What if I told you it is possible to capture a full-screen screenshot for a list of URLs & have it stored in a folder on your local machine?
I recently came across a situation where I had to visually scan hundreds of webpage to check whether they have a specific visual element that I am looking for.
Manually opening hundreds of pages to check that would have been tedious and time-consuming and at the same time Screaming Frog XPATH Custom Extraction wouldn’t have worked because this site was also hiding the same visual element via CSS.
This means that Screaming Frog would have detected it on the code level but in actuality, it would have been a different case. That is when I tinkered around with the idea of building a Python Script that can store visual screenshots in a folder then I can just enlarge the image thumbnails & quickly scan whether the said pages have the visual element that I am looking for.
The quantity was relatively less that’s why I didn’t build an additional Python Script that utilizes OCR Python Library to do the job of detection but that’s also possible 😉.
Anyways without further ado here is the script that you were looking for.
Step 1 - Install the necessary Libraries
!pip install selenium webdriver-manager pillow
!apt-get update
!apt-get install -y wget unzip
!wget -q -O /tmp/google-chrome-stable_current_amd64.deb https://dl.google.com/linux/direct/google-chrome-stable_current_amd64.deb
!dpkg -i /tmp/google-chrome-stable_current_amd64.deb || true
!apt-get -f install -y
!apt-get install -y google-chrome-stable
!pip install selenium pillow
!pip install chromedriver-autoinstaller
Step 2 - Specify your List of URLs in the next code block
urls = [
"https://www.decodedigitalmarket.com/should-you-dns-prefetch-all-3rd-party-domains/",
"https://www.decodedigitalmarket.com/how-to-display-last-updated-date-on-wordpress-posts-with-php/",
"https://www.decodedigitalmarket.com/how-to-turn-python-code-into-streamlit-app/",
]
Step 3 - Import Dependecies & Specify Functions along with specifying the Environments
import os
import io
import chromedriver_autoinstaller
from selenium import webdriver
from selenium.webdriver.chrome.service import Service
from selenium.webdriver.chrome.options import Options
from PIL import Image
# Function to take full page screenshot
def take_fullpage_screenshot(driver, url, output_path):
driver.get(url)
# Get the total height of the page
total_height = driver.execute_script("return document.body.scrollHeight")
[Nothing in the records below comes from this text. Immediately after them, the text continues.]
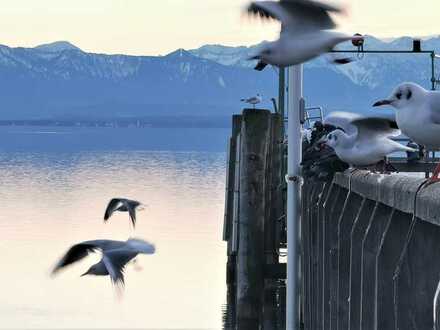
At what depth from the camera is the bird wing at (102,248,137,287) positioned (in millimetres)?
10242

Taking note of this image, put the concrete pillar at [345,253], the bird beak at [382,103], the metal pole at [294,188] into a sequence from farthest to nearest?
the metal pole at [294,188], the concrete pillar at [345,253], the bird beak at [382,103]

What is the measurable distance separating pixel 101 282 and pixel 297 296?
28.0m

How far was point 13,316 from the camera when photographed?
33531mm

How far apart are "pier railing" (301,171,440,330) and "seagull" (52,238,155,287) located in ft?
5.65

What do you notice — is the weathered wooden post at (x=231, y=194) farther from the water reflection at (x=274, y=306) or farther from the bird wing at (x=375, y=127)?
the bird wing at (x=375, y=127)

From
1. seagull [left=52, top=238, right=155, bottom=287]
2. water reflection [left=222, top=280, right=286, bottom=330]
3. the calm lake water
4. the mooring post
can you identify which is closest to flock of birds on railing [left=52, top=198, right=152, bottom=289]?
seagull [left=52, top=238, right=155, bottom=287]

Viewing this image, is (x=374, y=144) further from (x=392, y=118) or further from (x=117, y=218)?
(x=117, y=218)

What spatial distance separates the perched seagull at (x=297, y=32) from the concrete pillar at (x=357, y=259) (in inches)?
63.8

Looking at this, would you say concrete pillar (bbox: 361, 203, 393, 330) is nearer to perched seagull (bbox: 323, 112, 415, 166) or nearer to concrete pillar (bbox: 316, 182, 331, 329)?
perched seagull (bbox: 323, 112, 415, 166)

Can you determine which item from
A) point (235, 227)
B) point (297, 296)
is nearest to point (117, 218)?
point (235, 227)

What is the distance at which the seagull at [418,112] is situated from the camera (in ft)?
24.5

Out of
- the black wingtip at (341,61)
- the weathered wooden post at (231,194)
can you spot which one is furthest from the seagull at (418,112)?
the weathered wooden post at (231,194)

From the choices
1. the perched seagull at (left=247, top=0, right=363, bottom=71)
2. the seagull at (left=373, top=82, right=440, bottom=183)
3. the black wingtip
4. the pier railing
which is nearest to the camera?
the pier railing

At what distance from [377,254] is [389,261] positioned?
37 centimetres
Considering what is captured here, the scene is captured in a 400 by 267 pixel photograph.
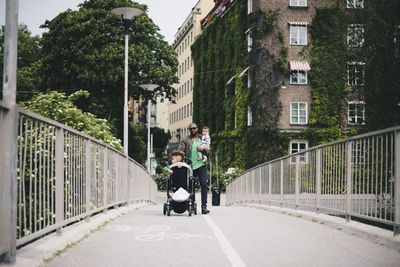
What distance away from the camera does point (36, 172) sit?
5.78m

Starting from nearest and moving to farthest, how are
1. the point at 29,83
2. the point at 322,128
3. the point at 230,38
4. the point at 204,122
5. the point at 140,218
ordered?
1. the point at 140,218
2. the point at 322,128
3. the point at 29,83
4. the point at 230,38
5. the point at 204,122

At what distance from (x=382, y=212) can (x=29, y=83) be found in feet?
136

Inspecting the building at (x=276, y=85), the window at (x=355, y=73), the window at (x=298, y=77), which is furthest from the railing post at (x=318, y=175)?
the window at (x=298, y=77)

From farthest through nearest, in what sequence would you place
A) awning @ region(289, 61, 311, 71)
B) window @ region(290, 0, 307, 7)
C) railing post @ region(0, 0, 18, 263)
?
window @ region(290, 0, 307, 7) → awning @ region(289, 61, 311, 71) → railing post @ region(0, 0, 18, 263)

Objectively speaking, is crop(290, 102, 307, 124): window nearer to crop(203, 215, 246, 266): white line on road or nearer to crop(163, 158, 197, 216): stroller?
crop(163, 158, 197, 216): stroller

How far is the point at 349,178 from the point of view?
27.6 ft

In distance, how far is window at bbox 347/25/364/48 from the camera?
45.5 ft

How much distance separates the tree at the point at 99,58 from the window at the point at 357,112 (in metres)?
23.7

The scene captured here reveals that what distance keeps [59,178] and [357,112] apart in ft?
32.0

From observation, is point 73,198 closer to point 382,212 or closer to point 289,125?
point 382,212

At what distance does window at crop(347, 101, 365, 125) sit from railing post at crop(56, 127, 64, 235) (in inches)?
340

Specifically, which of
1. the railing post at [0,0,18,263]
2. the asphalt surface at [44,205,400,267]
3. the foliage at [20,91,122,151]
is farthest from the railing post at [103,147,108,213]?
the foliage at [20,91,122,151]

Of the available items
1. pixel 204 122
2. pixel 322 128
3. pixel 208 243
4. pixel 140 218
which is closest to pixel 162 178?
pixel 204 122

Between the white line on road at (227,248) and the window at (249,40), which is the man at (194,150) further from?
the window at (249,40)
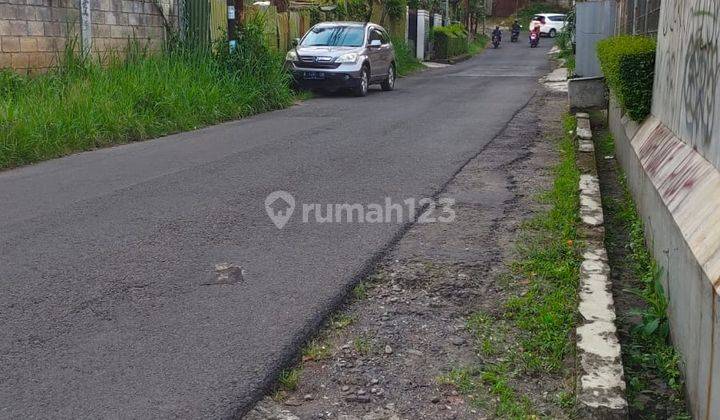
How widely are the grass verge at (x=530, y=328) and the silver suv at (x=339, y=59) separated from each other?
531 inches

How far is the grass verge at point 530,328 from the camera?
157 inches

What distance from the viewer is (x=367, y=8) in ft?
103

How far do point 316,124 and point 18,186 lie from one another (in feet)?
20.1

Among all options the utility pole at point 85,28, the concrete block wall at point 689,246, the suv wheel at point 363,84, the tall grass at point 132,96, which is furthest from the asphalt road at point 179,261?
the suv wheel at point 363,84

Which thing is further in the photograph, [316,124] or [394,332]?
[316,124]

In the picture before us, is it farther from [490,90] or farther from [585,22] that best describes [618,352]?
[490,90]

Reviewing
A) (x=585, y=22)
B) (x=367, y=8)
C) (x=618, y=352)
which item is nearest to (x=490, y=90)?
(x=585, y=22)

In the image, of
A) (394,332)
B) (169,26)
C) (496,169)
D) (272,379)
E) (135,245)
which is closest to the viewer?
(272,379)

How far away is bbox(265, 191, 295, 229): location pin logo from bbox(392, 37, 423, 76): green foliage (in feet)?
73.1

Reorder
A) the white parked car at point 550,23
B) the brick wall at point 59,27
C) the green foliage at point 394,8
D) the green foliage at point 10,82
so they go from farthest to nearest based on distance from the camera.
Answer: the white parked car at point 550,23 → the green foliage at point 394,8 → the brick wall at point 59,27 → the green foliage at point 10,82

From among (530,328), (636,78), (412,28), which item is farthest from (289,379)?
(412,28)

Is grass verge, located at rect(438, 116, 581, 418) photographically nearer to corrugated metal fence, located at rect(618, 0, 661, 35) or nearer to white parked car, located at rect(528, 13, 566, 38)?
corrugated metal fence, located at rect(618, 0, 661, 35)

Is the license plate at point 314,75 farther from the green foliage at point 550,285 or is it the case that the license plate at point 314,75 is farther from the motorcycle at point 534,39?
the motorcycle at point 534,39

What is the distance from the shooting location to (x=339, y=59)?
65.5ft
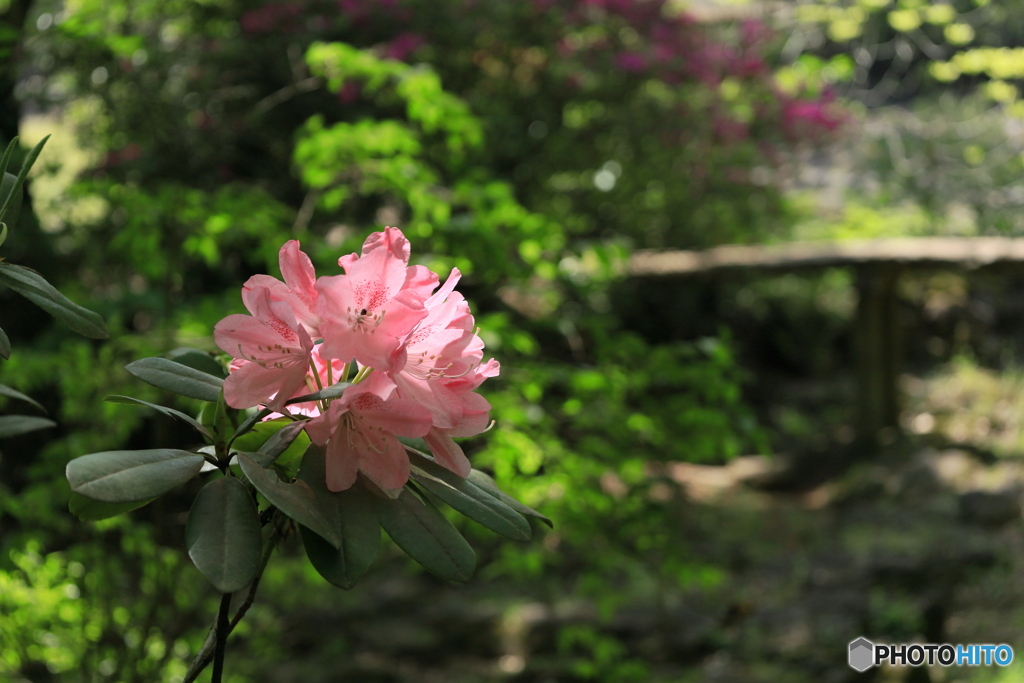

# Set the window size to the total height
driver.set_window_size(1920, total_height)
# Take screenshot
screenshot = driver.get_screenshot_as_png()
# Save the screenshot using PIL
image = Image.open(io.BytesIO(screenshot))
image.save(output_path)
def main(urls, output_folder):
# Set up the Chrome options
chrome_options = Options()
chrome_options.add_argument("--headless") # Run headless Chrome
chrome_options.add_argument("--disable-gpu")
chrome_options.add_argument("--no-sandbox")
chrome_options.add_argument("--disable-dev-shm-usage") # Overcome limited resource problems
# Create the output folder if it doesn't exist
if not os.path.exists(output_folder):
os.makedirs(output_folder)
# Automatically install and setup ChromeDriver
chromedriver_autoinstaller.install()
# Initialize the Chrome driver
driver = webdriver.Chrome(options=chrome_options)
# Loop through the URLs and take screenshots
for idx, url in enumerate(urls):
output_path = os.path.join(output_folder, f"screenshot_{idx+1}.png")
take_fullpage_screenshot(driver, url, output_path)
print(f"Saved screenshot of {url} to {output_path}")
# Quit the driver
driver.quit()
Step 4 - Specify the Output Folder where you want to store the screenshots
# Output folder to save screenshots
output_folder = "screenshots"
# Run the main function
main(urls, output_folder)
Step 5 - Specify the function to store all the extracted screenshots in a Zip folder
import shutil
shutil.make_archive("screenshots", 'zip', "screenshots")
That’s all it takes to store the full-screen page screenshots in a zip folder which you can download & store in your system.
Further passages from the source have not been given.